Desconhecido: Quem é Ethan?
Kelly: Ahm quem está falando? E com quem quer falar?
Desconhecido: Com você.
Kelly: Quem é você?
Desconhecido: porque a pressa?
Kelly: olha eu não estou nem um pouco afim de falar.
Desconhecido: Se eu fosse você não falaria nesse tom.
Kelly: escuta aqui, eu estou trabalhando e você está atrapalhando meu serviço, estou ocupada.
Desconhecido: Não está não.
Kelly sentiu algo r**m, um calafrio percorrer seu ombro, ela se senta toda desconfiada, não sabia quem poderia está do outro lado da linha, se era algum trote.
Kelly: Ah é?
Desconhecido: você não está fazendo nada, a não ser sentada nesse momento.
Kelly: è mesmo? Acho que ligou para pessoa errada.
Desconhecido: Não liguei não. Você já olhou a pequena Emilly? Falou com uma voz clássica de filme de terror. Você não deveria tomar conta dela, deixou a pequena criança sozinha?
Sua fala despertou um susto frio de acelerar o coração. Ela levantou-se num pulo do sofá, toda trêmula, com olhar preocupado, olhando e em volta da sala, e nos cantos da casa silenciosa. Decidiu manter um tom sério e debochado no telefone, mesmo que suas emoções quisessem o contrário.
Kelly: E como você sabe? Quem é você?
Desconhecido: Me diz você, quem acha que sou?
Kelly: o que você quer comigo?
Desconhecido: Eu não sou ninguém.
Kelly: Bom então sr. Ninguém eu vou desligar uma boa noite.
Ele dá uma risada macabra que a deixou amedrontada.
Desconhecido: Em poucos segundos você não será mais nada além de ossos enterrados debaixo da terra.
Kelly: Você está me ameaçando? Eu vou chamar a polícia.
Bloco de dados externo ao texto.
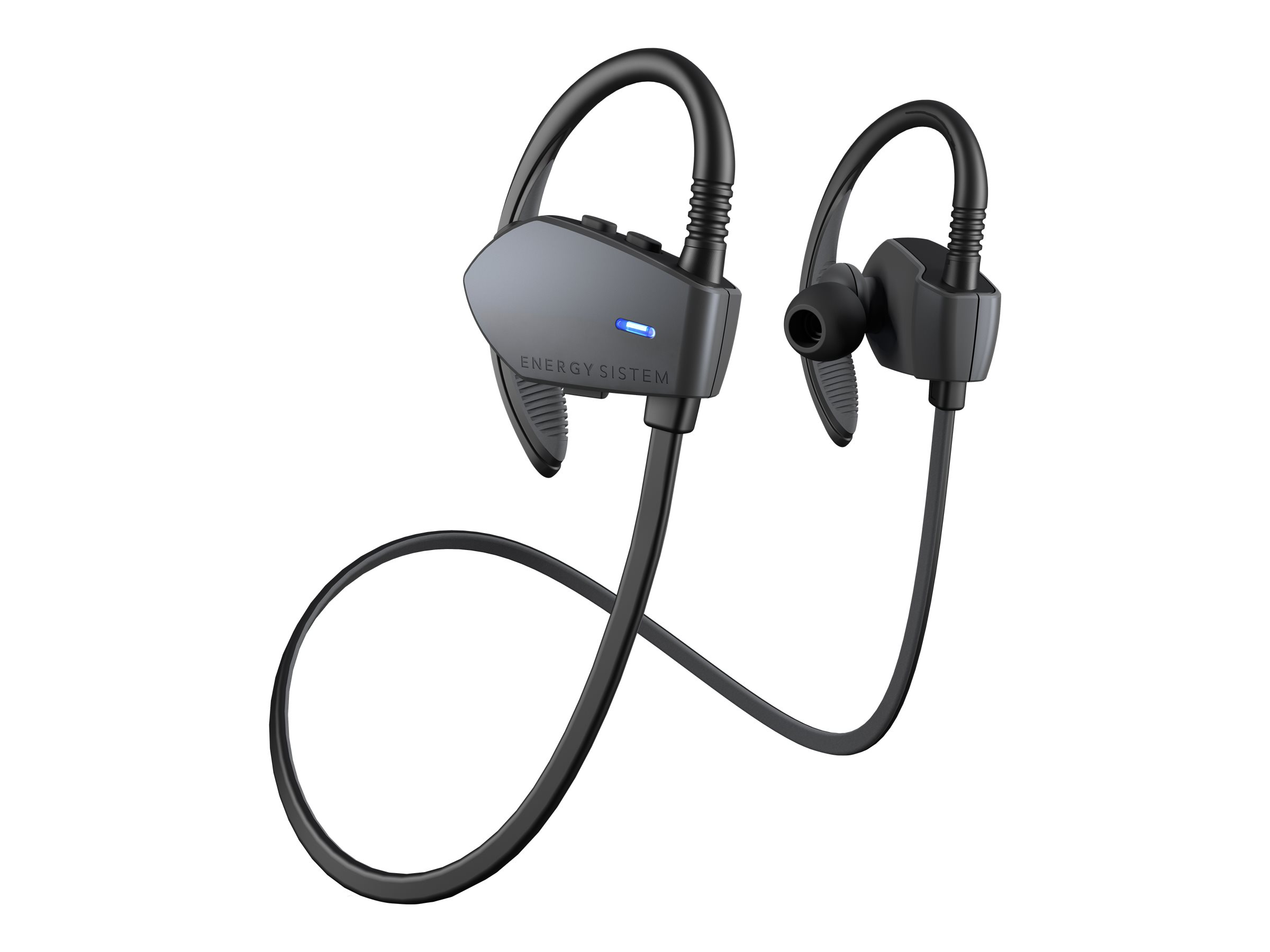 ENERGY EARPHONES SPORT 1 BLUETOOTH GRAPH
Ou é alguma pegadinha?
Continuou temerosa, cruzando a sala em seus passos vagarosos e silenciosos, com medo de denunciar os seus movimentos.
Desconhecido: pegadinha? Acho que você não está com tanta sorte assim.
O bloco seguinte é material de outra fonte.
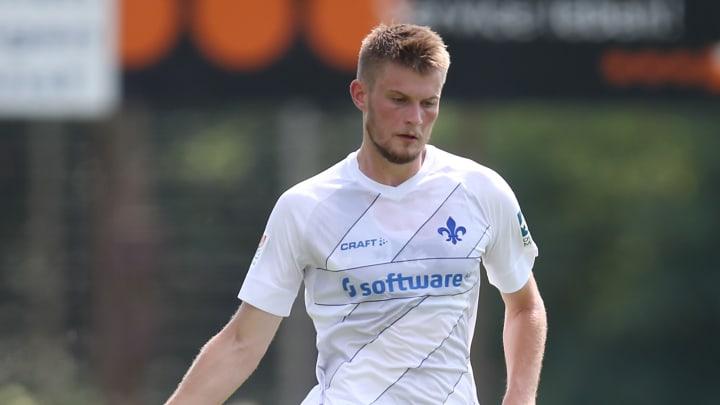Lars Lukas Mai steht vor einem Wechsel zu Werder Bremen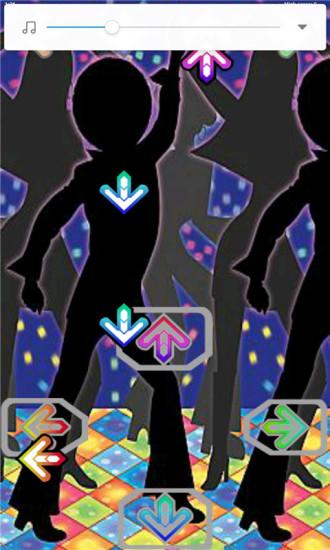 手指跳舞机 V7.09 安卓版截图3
Kelly: você não está me assustando.
Desconhecido: Estou sim.
Ela engoliu seco, andando lentamente, pegou um atiçador próximo a lareira. Estava completamente assustada, mas atenta a qualquer sombra ou movimento durante o silencio mórbido.
Kelly: Eu vou chamar a polícia.
Desconhecido: Acho que ela não a ajudou muito quando precisou não é mesmo Kelly, a polícia seria a última coisa que iria querer por perto, pelo que já aprontou. Ele dá uma risada que a deixa arrepiada, como ele sabia assim da sua vida.
Kelly: O que você quer?
Desconhecido: Vamos brinca um pouco.
Kelly: eu não quero brincar.
Desconhecido: Mas eu quero, eu adoro brincar com facas. O que aconteceria com a pequena Emilly se eu a machucasse?
Kelly: você é louco. Você não vai fazer nada com ela, só por cima do meu cadáver.
Desconhecido: Gostei da idéia.
Kelly: eu vou desligar.
Desconhecido: se você fizer isso, vão precisar de sua arcada dentária para identifica-la.
Kelly: Pare de ficar me assustando.
Desconhecido: pensei que não estava assustada.
Kelly: achei que estava me vendo.
Desconhecido: você é quem ainda não me viu. Uma casa silenciosa, um louco no telefone uma criança dormindo, uma cena de terror perfeita não acha?
Kelly: vai se catar, eu tenho mais o que fazer.
Desconhecido: qual o seu filme de terror favorito?
Kelly: pra que você quer saber?
Desconhecido: para saber como vou lhe matar.
Ela começa a rir de tão nervosa que estava, ela queria era disfarçar seu medo, mas não queria perder a pose. Não queria dar a ele o gostinho de que estava com muito medo.